§ Records drawn from a dataset

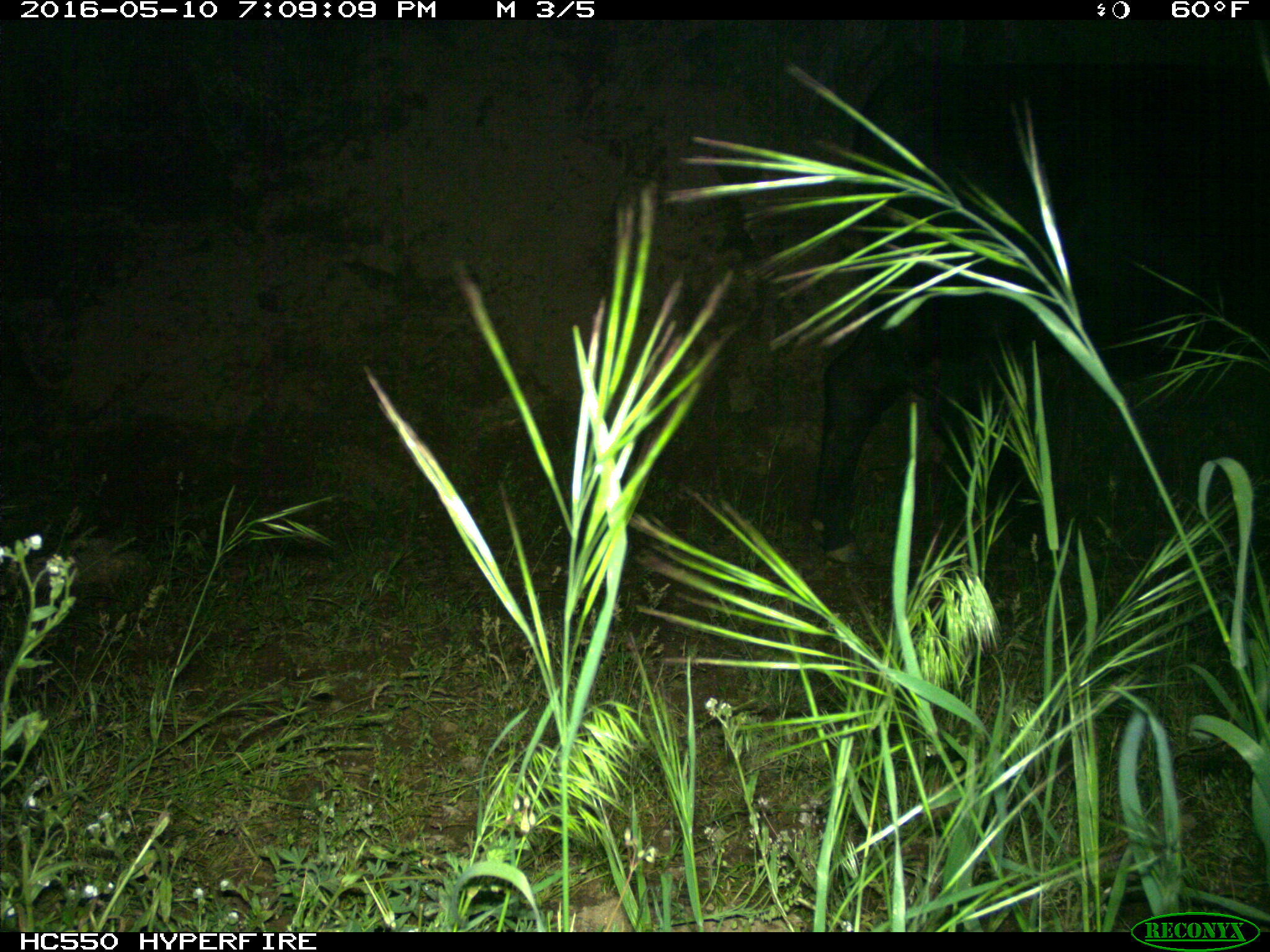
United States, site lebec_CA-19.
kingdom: Animalia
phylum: Chordata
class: Mammalia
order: Artiodactyla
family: Bovidae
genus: Bos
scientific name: Bos taurus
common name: domestic cow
Bos taurus (domestic cow).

§ EXERCISE AIM
Give the entries above again in full and exactly, but not the pictures.

§ RESULT BELOW
United States, site lebec_CA-19.
kingdom: Animalia
phylum: Chordata
class: Mammalia
order: Artiodactyla
family: Bovidae
genus: Bos
scientific name: Bos taurus
common name: domestic cow
Bos taurus (domestic cow).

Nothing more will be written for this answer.